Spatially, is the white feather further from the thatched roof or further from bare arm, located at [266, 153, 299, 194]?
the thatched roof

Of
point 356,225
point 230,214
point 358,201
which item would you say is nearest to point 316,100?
□ □ □ □ □
## Job
Reproduce the lines above, substituting "location" for each occurrence of "point" and leaving everything else as it is.

## In response
Spatially, is the white feather further from the thatched roof or further from bare arm, located at [266, 153, 299, 194]?
the thatched roof

Of
location 356,225
location 230,214
location 358,201
which item would you say is nearest to location 316,100?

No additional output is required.